Ello les lleva indefectiblemente a calificar a los catalanes de nazis, de separatistas de perseguidores del castellano, de antiespañoles, etc.… En casos como el mío no necesitan más que fijarse en la letra final de mi nombre para permitirse diseccionar cómo pienso, sin más esfuerzos. Y me llaman a menudo Joaquín, escupiendo la n, con ánimo (infructuoso, créanme), de molestarme. Mi catalanidad parece ser incompatible con su concepto de la patria, aunque ello no les priva de recordarme que soy español con el mismo desprecio que los vaqueros marcan a las reses. Y después, cuando alguien se defiende de ese escarnio haciendo gala de su legítimo derecho a sentirse diferente, le machacan con ese ridículo aire de suficiencia del paleto que cree tener razón cuando rebuzna sus deformidades ideológicas ante sus avergonzados conciudadanos. Y es que muchas veces lo único que queremos es ser distintos de lo que ellos representan.

Sus monomanías textiles no les permiten entender que la lealtad para con sus conciudadanos debe estar por encima de unas gamas cromáticas, o que un energúmeno envuelto en un trapo de colores no tiene bula para insultar por ello a cualquier paria sin bandera. ¡Claro que de sienten perdidos sin sus insignias, sus muñequeras, sus pegatinas y sus banderines de corner con el águila imperial! Su patria sólo incluye a los que piensen exactamente lo mismo que ellos y exactamente de la misma forma. Viven mentalmente en un país tan pequeño que sólo los suyos caben en él.

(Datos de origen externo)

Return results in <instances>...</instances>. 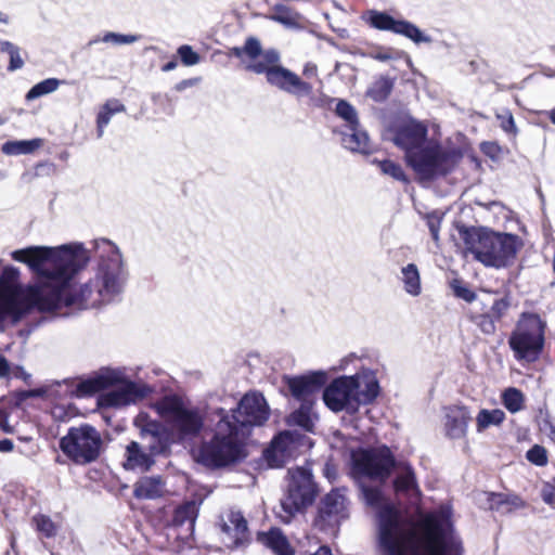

Aborrecen a Bardem y adoran a Arturo Fernandez Soria, denostan a artistas que nunca han disfrutado y que, en su cacareada y autoinflingida incultura, nunca serán capaces de apreciar. Se ríen de los derechos sexuales de las minorías con cualquier chanza que han aprendido de Ussía, o de Burgos, o de Vidal, creyéndose superiores, pero en realidad sus fobias, paranoias y complejos les convierten a nuestros ojos en viejos verdes, en payasos sin gracia, en escoria intelectual.
Se aborregan ante delincuentes que traman en marisquerías de lujo la próxima barbaridad que les instará a secundar desde su micrófono mientras calculan con sus móviles de última generación los beneficios, deducida la multa judicial, que les reportará que sus gregarios vuelvan a caer en el más grotesco de los ridículos. Se arrodillan ante obispos corruptos que olvidaron el avangelio en el momento en que se apoltronaron ente multitudes ávidas de una venganza divina que ellos mismos instaron. Carne de cañón para la élite de Serrano, que se ríe de ellos en cada party, entre lingotazo de añejo y fragor de visa oro.

En cambio ustedes, los Últimos de Filipinas, están tan acabados como Alfredo Mayo. Ahora es nuestra hora. Fíjense en nosotros, somos todos esos que nos sonreímos cómplicemente cada maña en el bus. Fíjese en el futuro que nunca podrá alcanzar. Y deje de joder con la banderita, tarado.